22 juli 2016

De volle maan was er

‘Dit had ik al lang graag eens willen doen. Maar ik durfde het niet te vragen.’
‘Waarom niet? Vertrouw je me niet dan?’
‘Toch wel, denk ik. Het is anders, zo praten. En dat wou ik wel, eigenlijk.’
‘Je moet niet altijd bang zijn. Is niet nodig.’
‘Jij ook niet.’
‘Ssssjjjjttt.’
‘Heb je de volle maan gezien van de week?’
‘Ja, natuurlijk.’
‘Er was ook een volle maan in het boek dat ik nu aan het lezen ben. Een vrouw die droomt over een volle maan. Een heel breekbare volle maan.’
‘Ik denk dat je de volle maan niet mag aanraken, want dan zou die verpulveren, voor onze ogen.’
‘Mag je er alleen maar naar kijken dan?’
‘Ja. En erover dromen.’
‘Doe jij dat dan?’
‘Als ik over mijn dromen praat, verpulveren ze misschien ook wel.’

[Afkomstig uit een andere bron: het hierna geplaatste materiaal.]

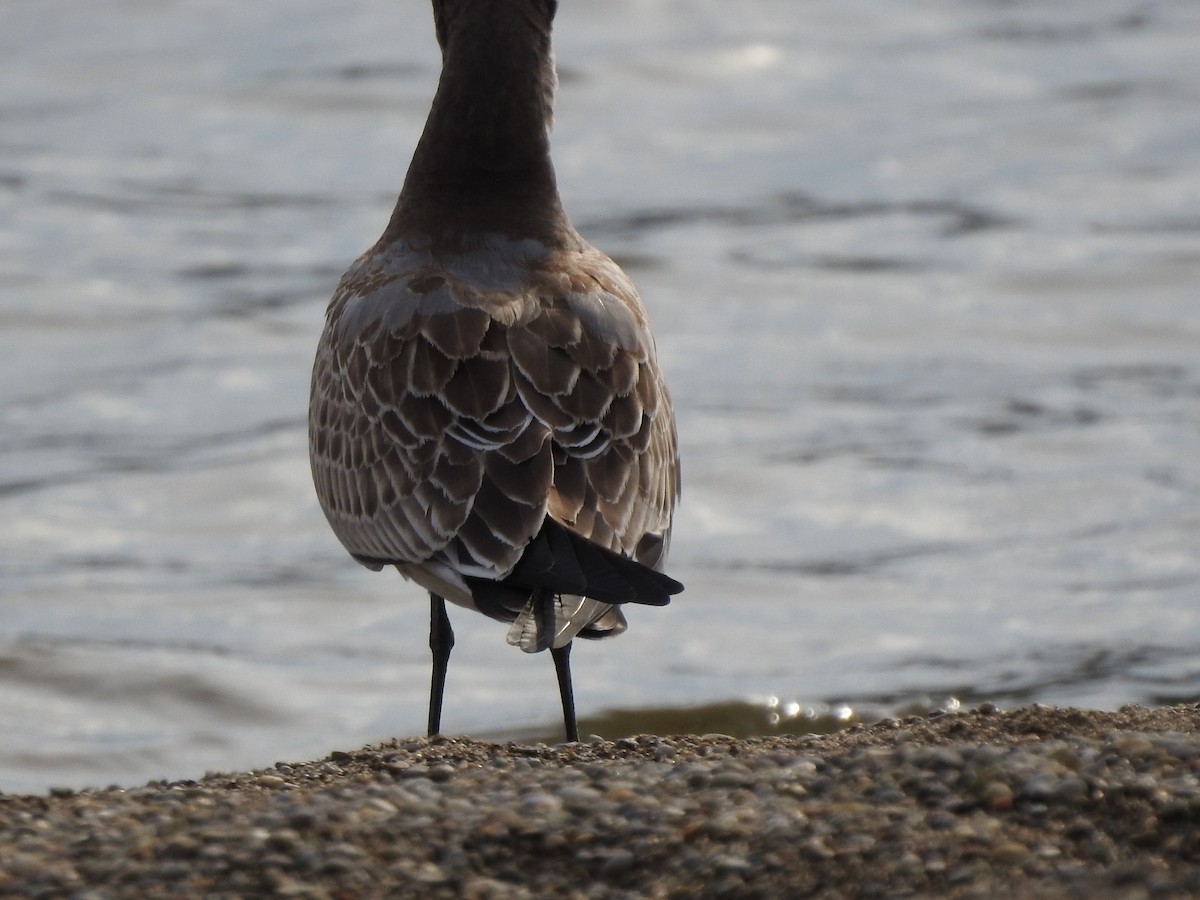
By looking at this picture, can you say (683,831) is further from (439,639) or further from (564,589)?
(439,639)

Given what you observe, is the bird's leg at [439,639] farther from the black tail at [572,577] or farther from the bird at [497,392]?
the black tail at [572,577]

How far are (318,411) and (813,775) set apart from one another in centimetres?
365

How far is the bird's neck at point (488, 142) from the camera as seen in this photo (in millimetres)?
8562

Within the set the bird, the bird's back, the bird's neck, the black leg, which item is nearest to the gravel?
the bird

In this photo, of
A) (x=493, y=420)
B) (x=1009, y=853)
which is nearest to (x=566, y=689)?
(x=493, y=420)

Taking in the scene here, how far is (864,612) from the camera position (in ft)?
43.1

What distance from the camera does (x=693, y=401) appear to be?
16.9 meters

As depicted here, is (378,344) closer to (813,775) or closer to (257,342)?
(813,775)

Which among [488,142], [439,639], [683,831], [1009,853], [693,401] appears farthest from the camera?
[693,401]

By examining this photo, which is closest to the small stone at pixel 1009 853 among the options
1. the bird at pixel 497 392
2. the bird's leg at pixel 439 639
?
the bird at pixel 497 392

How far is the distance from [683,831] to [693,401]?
1190 centimetres

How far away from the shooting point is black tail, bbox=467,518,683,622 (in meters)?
6.44

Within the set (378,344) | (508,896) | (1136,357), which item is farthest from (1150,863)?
(1136,357)

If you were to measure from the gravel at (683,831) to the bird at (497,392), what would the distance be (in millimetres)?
1128
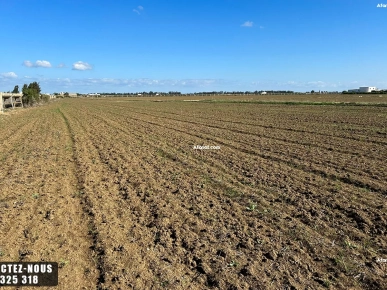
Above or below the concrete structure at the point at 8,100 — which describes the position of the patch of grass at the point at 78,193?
below

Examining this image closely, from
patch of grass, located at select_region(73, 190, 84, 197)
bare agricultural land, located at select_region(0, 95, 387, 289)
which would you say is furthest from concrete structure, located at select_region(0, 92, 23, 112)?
patch of grass, located at select_region(73, 190, 84, 197)

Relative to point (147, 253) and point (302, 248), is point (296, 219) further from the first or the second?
point (147, 253)

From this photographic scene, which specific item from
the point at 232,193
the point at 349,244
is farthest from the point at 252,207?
the point at 349,244

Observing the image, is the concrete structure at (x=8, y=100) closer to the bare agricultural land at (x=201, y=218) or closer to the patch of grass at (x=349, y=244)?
the bare agricultural land at (x=201, y=218)

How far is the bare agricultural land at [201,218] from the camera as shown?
178 inches

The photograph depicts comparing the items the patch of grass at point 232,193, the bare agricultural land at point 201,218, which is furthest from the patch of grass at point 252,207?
the patch of grass at point 232,193

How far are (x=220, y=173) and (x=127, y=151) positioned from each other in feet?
17.7

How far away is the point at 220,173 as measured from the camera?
31.7 feet

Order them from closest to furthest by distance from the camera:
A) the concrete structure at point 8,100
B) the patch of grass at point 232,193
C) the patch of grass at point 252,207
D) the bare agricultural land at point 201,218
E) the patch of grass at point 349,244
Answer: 1. the bare agricultural land at point 201,218
2. the patch of grass at point 349,244
3. the patch of grass at point 252,207
4. the patch of grass at point 232,193
5. the concrete structure at point 8,100

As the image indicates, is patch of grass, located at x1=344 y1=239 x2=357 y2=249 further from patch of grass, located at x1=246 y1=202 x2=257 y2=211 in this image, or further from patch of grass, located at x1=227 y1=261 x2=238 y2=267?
patch of grass, located at x1=227 y1=261 x2=238 y2=267

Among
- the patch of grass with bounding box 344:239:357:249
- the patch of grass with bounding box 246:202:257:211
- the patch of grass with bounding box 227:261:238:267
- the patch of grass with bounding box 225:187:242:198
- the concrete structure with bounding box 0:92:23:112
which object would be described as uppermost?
the concrete structure with bounding box 0:92:23:112

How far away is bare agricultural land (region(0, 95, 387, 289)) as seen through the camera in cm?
453

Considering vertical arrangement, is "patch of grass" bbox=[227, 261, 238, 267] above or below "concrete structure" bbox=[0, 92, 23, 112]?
below

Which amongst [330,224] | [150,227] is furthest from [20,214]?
[330,224]
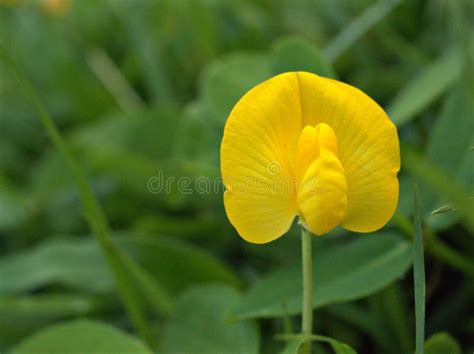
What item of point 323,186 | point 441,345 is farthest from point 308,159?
point 441,345

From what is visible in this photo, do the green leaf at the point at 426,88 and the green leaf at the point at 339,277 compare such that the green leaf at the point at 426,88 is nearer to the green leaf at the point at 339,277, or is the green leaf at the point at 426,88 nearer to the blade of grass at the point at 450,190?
the green leaf at the point at 339,277

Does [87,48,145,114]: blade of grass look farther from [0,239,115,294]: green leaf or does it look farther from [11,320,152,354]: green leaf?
[11,320,152,354]: green leaf

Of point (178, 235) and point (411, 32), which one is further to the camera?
point (411, 32)

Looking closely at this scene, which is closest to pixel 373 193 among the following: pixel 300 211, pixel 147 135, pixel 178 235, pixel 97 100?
pixel 300 211

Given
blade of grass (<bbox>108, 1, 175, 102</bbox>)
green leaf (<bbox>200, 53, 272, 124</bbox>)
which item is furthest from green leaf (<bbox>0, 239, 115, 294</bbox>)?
blade of grass (<bbox>108, 1, 175, 102</bbox>)

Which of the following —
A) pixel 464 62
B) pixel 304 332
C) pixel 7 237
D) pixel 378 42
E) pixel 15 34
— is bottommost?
pixel 304 332

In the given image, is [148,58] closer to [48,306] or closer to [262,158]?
[48,306]

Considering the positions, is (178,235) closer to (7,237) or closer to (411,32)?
(7,237)
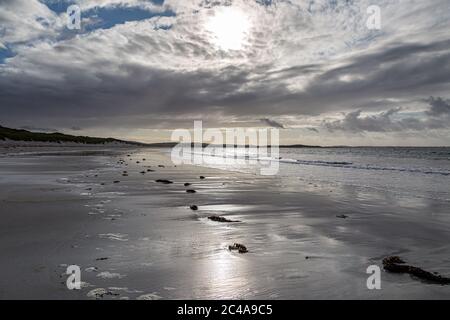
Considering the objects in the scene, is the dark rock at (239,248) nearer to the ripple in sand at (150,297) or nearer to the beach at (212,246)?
the beach at (212,246)

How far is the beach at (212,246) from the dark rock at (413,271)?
0.48 feet

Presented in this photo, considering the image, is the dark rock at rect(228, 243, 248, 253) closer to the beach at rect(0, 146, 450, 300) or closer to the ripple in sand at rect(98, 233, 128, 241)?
the beach at rect(0, 146, 450, 300)

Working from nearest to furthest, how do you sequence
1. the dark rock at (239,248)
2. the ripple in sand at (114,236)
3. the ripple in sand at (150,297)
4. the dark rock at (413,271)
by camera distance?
the ripple in sand at (150,297), the dark rock at (413,271), the dark rock at (239,248), the ripple in sand at (114,236)

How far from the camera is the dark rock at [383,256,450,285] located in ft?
17.6

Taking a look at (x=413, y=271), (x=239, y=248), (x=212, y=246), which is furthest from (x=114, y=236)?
(x=413, y=271)

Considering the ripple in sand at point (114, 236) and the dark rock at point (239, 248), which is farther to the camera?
the ripple in sand at point (114, 236)

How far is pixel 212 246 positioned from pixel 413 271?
141 inches

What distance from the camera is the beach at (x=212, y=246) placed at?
4.95 metres

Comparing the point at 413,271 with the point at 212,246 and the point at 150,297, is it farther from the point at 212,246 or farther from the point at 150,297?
the point at 150,297

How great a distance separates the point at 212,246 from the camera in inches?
277

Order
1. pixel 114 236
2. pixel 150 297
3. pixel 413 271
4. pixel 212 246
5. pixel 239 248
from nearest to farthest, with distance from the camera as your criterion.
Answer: pixel 150 297
pixel 413 271
pixel 239 248
pixel 212 246
pixel 114 236

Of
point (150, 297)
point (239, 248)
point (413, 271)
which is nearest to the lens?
point (150, 297)

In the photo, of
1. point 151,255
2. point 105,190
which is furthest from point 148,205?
point 151,255

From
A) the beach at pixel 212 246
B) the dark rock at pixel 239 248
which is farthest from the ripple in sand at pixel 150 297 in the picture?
the dark rock at pixel 239 248
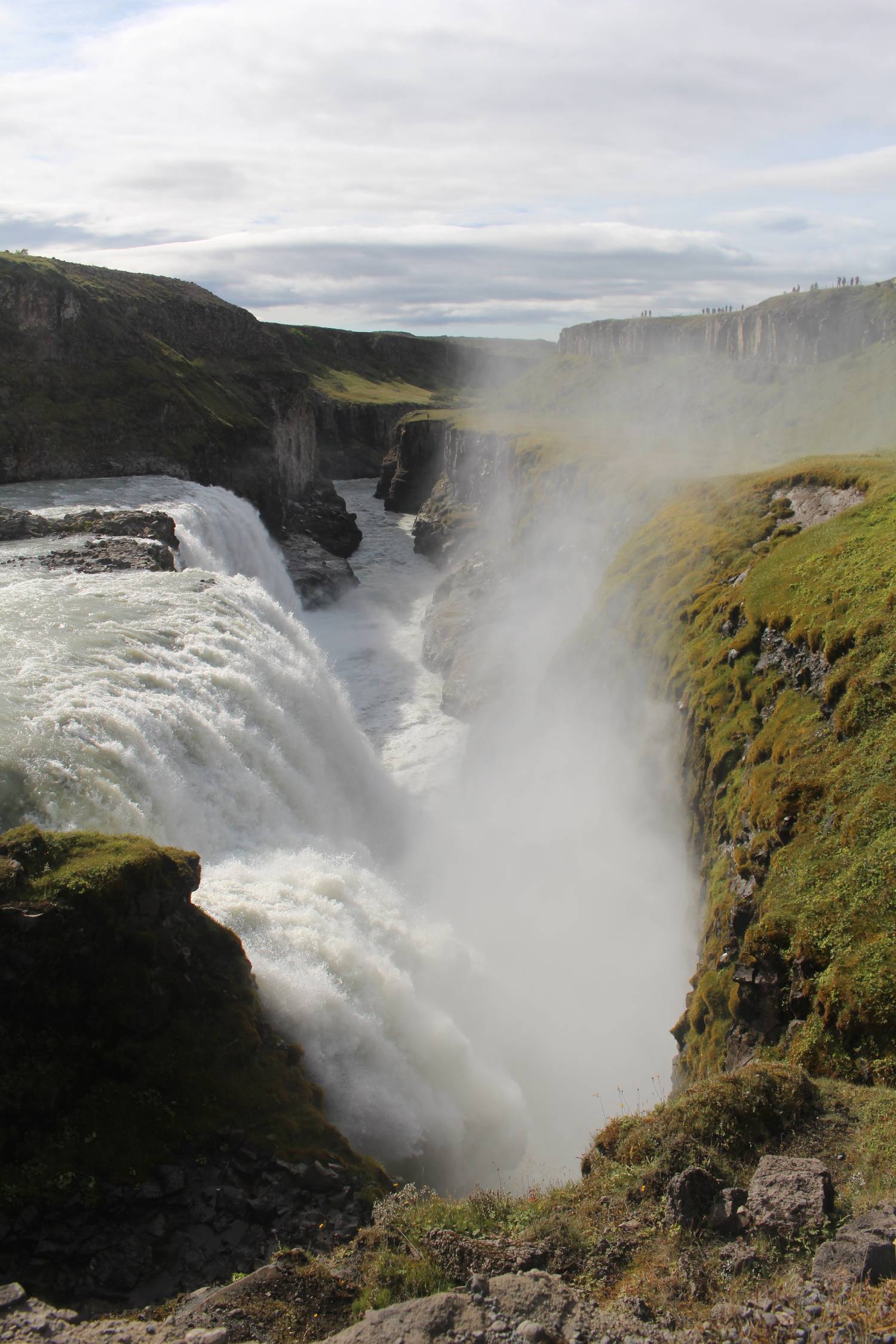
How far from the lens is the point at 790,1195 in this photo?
856 cm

‘Je mag ze straks in mijn oor fluisteren.’
‘Dat weet ik nog niet.’
‘Ik droomde over jouw handen. Min of meer toch. In die droom liep ik over straat. Het was warm. Ik zag mezelf in de etalages, en ik schrok van het beeld. Ik wou ineens weg, weer naar huis. Maar ik wist niet zeker waar dat was, en hoe ik moest lopen. En toen dacht ik aan jouw handen, ik probeerde me het beeld te herinneren van jouw handen.’
‘En lukte het?’
‘Ik denk het wel.’
‘Soms ben ik bang van de tijd. Ik jaag mezelf op, zo vaak. Om de tijd niet te voelen. Alsof ik eraan zou kunnen ontsnappen. Alsof ik op een pechstrook van de tijd zou kunnen gaan staan. Om meer tijd te hebben, of zoiets.’
‘Meer tijd hebben om niet in de tijd te moeten zijn. Is dat het?’
‘Ja, dat denk ik wel.’
‘Ben je nooit bang dan dat je ineens zult merken dat de tijd aan jou voorbij is gegaan? Dat je nog wel roept, maar dat niemand je hoort?’
‘Ja, natuurlijk.’
‘Heb je gevonden wat je zocht?’
‘Wat denk je?’
‘Zeg het maar.’
‘Nee, ik ga niet zeggen wat jij al weet. Je wist het altijd al.’
‘Is dat zo?’
‘Ja. Begrijp je nu waarom ik deed wat ik deed?’
‘Ik begreep dat toen ook al.’
‘Ik weet het, ik wist het. Maar dat weten was te veel.’
‘Het maakte me zo opstandig toen. En machteloos.’
‘Je had er niets aan kunnen veranderen, denk ik.’
‘Ik weet het niet.’
‘Ik kon het niet.’
‘Ik kon zo eindeloos kwaad zijn op die littekens. Je kon doen wat je wou: vechten als een leeuw, proberen door een muur te lopen, nadenken tot je hoofd begon te kraken, hopen dat je aan een andere kant van de tijd zou terechtkomen. En eigenlijk lukte dat maar een beetje.’
‘Hoe jij vocht, dat was eigenlijk wel mooi. Ik kon je dat niet zeggen.’
‘Waarom niet?’
‘Iets met de volle maan, denk ik.’
‘Hoe gaan we dat nu doen met dat oud worden?’
‘Volgens mij zijn we al oud.’
‘Wil dat zeggen dat daarmee de vraag beantwoord is?’
‘Nee, dat je me de vraag moet stellen zonder me een vraag te stellen.’